How do you prove it? Using the definitions!
It's not open, since - for example - the point (0, 0) doesn't have any open balls/neighborhoods contained in A.
What about it being closed? It might help to find the closure first...
How do you prove it? Using the definitions!
It's not open, since - for example - the point (0, 0) doesn't have any open balls/neighborhoods contained in A.
What about it being closed? It might help to find the closure first...
Thanks for this Jhevon.
So the set A is not open since (0,0) in A, but there is no closed ball centred at (0,0) with radius greater than zero that is contained in A. Also, A is not closed since {a_k = (3-1/k , 5)} is a sequence of points in A, but x_k tends to 3 (which is not a member of A) as k tends to infinity.

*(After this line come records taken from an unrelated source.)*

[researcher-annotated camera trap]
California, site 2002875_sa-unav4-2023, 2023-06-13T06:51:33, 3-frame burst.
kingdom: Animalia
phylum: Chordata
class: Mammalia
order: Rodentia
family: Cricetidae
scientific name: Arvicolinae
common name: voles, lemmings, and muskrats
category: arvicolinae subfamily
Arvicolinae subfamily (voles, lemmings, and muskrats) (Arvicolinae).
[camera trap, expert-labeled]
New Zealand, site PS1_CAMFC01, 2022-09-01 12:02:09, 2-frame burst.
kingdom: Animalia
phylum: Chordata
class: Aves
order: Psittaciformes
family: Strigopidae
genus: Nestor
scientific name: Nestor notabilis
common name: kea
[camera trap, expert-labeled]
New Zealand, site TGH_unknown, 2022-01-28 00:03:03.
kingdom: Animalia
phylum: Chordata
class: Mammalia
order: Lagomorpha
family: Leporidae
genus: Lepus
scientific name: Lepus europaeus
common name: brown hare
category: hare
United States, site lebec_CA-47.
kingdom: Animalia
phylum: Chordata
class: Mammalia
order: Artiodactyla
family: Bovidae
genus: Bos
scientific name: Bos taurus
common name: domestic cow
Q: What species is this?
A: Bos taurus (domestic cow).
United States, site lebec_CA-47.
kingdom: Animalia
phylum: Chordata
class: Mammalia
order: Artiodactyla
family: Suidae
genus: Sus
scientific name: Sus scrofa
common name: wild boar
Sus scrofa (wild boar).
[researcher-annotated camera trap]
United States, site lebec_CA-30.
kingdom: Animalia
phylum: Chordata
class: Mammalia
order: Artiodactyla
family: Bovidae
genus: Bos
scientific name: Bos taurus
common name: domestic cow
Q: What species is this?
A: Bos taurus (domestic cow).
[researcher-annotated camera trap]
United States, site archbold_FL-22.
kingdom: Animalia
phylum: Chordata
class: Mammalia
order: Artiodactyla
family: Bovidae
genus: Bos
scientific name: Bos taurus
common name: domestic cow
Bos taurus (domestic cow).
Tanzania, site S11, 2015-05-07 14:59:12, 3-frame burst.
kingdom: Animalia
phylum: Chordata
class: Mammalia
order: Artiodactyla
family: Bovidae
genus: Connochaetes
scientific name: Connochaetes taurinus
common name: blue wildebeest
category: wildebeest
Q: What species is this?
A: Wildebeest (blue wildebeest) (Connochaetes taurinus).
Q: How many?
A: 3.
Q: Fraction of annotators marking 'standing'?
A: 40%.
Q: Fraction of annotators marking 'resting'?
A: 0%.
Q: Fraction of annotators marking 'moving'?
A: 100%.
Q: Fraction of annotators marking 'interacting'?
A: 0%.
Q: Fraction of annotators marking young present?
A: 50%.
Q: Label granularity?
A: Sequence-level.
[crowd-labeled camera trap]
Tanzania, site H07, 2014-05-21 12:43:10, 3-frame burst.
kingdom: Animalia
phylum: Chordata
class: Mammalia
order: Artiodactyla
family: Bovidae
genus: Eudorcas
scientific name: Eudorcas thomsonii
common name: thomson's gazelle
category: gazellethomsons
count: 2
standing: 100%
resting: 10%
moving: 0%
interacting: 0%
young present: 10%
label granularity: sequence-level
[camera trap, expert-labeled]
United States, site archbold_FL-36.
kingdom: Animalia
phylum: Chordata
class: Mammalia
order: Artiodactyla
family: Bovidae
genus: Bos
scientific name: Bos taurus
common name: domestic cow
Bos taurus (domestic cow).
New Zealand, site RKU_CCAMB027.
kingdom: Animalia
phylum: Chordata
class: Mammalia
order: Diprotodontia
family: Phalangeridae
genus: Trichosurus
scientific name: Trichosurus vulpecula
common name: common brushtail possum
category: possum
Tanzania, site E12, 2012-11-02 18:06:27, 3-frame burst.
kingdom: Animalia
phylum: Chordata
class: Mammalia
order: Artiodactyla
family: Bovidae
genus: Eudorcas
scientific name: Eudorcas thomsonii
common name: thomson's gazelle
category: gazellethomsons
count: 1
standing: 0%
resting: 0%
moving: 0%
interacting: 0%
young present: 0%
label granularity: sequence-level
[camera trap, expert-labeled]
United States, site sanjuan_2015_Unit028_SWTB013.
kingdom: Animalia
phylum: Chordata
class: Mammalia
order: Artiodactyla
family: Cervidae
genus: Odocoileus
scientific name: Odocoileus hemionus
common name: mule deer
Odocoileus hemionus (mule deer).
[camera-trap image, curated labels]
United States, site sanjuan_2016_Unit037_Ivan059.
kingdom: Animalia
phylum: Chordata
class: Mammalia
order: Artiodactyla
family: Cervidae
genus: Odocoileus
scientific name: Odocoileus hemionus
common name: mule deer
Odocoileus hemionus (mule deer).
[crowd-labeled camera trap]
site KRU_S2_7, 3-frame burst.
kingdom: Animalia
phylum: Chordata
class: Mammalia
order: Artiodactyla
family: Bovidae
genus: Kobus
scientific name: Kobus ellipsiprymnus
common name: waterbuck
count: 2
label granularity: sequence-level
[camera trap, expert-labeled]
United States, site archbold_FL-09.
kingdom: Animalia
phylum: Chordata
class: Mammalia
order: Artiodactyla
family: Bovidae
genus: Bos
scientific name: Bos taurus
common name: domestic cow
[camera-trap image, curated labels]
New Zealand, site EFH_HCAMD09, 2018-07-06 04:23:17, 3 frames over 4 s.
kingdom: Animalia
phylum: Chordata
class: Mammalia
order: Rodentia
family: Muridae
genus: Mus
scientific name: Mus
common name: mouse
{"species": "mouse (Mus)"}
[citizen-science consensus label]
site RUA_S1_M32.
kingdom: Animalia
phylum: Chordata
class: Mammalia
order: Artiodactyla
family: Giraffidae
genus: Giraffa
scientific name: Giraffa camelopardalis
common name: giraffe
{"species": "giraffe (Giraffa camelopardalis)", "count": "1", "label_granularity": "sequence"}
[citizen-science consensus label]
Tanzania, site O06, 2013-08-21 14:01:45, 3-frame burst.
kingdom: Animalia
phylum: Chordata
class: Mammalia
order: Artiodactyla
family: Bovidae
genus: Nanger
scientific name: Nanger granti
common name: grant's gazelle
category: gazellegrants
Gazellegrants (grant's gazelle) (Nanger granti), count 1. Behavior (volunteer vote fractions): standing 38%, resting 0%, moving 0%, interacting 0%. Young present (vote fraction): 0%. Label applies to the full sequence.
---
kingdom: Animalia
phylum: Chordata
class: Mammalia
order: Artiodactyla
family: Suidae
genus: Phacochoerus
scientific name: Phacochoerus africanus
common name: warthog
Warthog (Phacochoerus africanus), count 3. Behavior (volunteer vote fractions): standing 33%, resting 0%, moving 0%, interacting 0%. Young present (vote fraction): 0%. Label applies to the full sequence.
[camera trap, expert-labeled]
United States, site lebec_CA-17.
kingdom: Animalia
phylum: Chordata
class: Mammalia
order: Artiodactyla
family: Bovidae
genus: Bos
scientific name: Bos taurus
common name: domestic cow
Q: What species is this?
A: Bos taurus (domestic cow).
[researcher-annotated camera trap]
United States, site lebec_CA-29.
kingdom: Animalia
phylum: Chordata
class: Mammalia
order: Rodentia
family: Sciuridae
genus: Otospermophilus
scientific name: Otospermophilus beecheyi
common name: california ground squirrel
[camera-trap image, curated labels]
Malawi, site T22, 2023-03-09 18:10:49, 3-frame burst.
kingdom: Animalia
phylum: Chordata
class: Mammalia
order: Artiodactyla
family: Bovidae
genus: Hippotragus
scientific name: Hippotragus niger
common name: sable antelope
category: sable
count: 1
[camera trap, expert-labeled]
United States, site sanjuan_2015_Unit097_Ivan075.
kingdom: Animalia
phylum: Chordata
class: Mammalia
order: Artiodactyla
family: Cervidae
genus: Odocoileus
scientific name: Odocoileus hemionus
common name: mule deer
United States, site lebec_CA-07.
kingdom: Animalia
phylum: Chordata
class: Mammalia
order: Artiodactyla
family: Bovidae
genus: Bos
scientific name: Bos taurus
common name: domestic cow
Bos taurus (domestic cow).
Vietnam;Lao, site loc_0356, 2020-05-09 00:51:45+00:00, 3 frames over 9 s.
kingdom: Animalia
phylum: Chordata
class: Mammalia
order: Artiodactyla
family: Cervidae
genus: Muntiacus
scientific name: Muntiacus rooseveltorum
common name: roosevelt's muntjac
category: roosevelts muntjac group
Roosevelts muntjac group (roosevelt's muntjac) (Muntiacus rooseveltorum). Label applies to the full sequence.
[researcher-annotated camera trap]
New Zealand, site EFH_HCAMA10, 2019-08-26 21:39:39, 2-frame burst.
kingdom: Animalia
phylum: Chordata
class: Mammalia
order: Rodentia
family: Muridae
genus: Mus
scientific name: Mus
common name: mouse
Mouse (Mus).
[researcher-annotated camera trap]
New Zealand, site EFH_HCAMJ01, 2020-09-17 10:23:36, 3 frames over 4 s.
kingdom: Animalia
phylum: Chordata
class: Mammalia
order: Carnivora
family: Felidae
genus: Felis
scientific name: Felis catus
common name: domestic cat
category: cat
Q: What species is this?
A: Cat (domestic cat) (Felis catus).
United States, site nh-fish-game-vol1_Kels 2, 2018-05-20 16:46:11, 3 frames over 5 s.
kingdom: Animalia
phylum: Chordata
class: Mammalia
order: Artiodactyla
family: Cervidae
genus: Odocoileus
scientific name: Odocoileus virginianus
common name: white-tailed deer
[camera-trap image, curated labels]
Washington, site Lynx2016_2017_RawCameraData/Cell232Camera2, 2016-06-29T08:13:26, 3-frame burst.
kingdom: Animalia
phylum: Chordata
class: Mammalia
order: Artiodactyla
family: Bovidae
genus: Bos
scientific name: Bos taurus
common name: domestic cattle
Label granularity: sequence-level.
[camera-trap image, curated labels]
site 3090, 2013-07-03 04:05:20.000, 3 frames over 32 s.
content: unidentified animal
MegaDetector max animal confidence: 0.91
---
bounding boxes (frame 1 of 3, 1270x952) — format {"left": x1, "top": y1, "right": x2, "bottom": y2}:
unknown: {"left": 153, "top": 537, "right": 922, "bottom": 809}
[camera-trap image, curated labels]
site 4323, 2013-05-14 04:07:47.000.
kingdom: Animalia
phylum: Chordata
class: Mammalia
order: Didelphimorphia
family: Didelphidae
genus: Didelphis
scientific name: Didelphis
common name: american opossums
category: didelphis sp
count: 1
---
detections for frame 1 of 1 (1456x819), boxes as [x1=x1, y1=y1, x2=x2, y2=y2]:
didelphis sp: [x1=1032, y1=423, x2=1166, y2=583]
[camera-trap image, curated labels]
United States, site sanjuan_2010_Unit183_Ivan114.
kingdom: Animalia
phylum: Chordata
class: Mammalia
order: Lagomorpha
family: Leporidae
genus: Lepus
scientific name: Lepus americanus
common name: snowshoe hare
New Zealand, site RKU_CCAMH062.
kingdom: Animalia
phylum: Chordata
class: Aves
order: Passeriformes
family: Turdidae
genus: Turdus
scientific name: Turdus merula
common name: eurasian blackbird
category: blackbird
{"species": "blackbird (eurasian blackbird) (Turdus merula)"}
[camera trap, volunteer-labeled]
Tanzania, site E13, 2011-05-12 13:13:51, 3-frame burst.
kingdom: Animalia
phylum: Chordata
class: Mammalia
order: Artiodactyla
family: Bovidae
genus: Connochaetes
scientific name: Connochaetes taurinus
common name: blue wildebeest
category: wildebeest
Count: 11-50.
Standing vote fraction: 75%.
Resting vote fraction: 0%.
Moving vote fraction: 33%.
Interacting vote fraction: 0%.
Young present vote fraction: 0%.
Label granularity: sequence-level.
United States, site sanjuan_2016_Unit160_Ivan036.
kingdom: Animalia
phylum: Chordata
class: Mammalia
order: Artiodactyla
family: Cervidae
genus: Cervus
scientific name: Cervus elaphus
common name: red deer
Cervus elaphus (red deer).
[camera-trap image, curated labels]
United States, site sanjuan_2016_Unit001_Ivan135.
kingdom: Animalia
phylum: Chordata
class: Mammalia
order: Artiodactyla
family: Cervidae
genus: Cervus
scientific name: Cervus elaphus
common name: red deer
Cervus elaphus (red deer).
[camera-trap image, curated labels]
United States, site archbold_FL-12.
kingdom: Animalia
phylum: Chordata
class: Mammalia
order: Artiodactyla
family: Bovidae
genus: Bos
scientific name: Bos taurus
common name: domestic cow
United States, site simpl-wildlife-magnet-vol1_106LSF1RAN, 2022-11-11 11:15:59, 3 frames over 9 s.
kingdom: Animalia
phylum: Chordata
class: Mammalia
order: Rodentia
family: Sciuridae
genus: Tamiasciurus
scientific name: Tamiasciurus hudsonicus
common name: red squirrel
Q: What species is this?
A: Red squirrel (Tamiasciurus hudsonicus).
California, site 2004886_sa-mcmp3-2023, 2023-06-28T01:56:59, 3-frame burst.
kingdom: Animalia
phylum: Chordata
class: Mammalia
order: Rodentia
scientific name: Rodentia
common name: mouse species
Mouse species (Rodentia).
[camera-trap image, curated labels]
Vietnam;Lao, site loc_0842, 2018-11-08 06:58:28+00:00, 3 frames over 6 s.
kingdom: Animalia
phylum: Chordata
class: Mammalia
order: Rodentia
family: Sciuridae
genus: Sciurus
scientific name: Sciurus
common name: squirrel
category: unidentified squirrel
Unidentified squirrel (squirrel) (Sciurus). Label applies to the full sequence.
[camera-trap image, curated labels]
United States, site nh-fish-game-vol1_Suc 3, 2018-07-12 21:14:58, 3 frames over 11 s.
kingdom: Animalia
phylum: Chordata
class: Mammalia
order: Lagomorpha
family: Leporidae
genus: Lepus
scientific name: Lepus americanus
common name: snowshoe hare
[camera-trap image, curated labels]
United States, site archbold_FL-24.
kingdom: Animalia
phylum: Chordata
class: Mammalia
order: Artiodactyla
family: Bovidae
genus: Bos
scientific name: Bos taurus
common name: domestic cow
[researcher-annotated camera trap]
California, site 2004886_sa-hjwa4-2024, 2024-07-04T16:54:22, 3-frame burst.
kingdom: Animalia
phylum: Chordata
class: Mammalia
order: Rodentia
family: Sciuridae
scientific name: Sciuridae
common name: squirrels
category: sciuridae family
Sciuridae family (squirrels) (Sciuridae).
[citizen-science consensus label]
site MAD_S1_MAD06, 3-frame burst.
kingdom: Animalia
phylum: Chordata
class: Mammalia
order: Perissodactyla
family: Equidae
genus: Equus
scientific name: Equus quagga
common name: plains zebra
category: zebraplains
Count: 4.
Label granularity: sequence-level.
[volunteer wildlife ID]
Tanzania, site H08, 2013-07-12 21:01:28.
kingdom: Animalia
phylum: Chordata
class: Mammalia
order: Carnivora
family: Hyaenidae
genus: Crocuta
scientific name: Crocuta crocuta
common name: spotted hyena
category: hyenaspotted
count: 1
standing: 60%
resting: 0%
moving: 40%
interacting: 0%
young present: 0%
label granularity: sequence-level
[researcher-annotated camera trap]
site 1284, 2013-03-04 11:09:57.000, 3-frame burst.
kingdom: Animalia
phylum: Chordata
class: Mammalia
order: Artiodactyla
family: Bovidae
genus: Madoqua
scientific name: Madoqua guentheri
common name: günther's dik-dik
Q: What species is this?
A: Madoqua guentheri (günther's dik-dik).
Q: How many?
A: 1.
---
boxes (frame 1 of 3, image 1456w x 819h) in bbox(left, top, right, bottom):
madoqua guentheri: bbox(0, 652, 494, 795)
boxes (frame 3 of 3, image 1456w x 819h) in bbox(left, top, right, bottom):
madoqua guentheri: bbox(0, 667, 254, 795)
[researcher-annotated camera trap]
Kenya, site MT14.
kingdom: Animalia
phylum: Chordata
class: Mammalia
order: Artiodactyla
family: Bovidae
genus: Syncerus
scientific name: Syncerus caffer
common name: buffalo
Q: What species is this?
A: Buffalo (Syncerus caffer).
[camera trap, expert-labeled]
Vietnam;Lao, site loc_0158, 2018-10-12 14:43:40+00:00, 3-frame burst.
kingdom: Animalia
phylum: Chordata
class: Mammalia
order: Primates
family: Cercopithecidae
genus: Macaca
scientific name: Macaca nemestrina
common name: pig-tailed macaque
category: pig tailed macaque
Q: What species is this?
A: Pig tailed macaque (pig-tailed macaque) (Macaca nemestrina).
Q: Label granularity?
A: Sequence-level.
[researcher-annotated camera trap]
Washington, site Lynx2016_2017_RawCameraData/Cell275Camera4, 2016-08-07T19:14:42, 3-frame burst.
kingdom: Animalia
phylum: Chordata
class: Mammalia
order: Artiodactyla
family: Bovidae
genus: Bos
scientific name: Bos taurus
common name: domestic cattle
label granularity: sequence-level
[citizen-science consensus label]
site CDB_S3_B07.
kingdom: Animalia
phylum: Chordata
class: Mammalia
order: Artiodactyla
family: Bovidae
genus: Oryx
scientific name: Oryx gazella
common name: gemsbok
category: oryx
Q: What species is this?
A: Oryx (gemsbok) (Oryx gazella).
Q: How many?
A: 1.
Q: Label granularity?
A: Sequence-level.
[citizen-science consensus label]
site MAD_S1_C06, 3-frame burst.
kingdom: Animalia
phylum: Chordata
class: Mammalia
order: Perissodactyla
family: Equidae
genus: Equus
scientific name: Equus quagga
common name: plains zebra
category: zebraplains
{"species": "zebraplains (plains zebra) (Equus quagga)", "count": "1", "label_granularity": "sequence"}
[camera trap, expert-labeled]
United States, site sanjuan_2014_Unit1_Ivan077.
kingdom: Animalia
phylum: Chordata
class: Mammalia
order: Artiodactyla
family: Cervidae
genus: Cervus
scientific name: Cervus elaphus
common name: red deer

Having used the definitions of open and closed sets, would this be classed as a proof, or does it need to be more rigorous?
it would be better to say that {a_k} tends to (3,5), which is not a member of A. (3,5) is a "near point" of A, but it is not in A. a closed set contains all of its "near points".
(note: the term "near point" may appear to be vague. it's actually possible to define a "near point" rigorously. a point a is near A, written a←A, if every neighborhood of a has a non-empty intersection with A. note the similarity with "limit point", which is the same except for using deleted neighborhoods of A
the concept of "near point" is what many people mistakenly believe "limit points" to be, and in my opinion, makes for better visualization.
since isolated points of A (points in A that aren't limit points of A) are in A, A U {limits points of A} = A U {near points of A}.).
Thanks, Deveno.
So are you suggesting that the set A is in fact closed? The way I read your post would suggest that the set does contain all of its near points, since the sequence I chose was arbitrary.
The sequence {a_k = (3-1/k , n)} where n runs through 0 to 5 would show that every point in this sequence is a near point.
Or have I misinterpreted what you have said?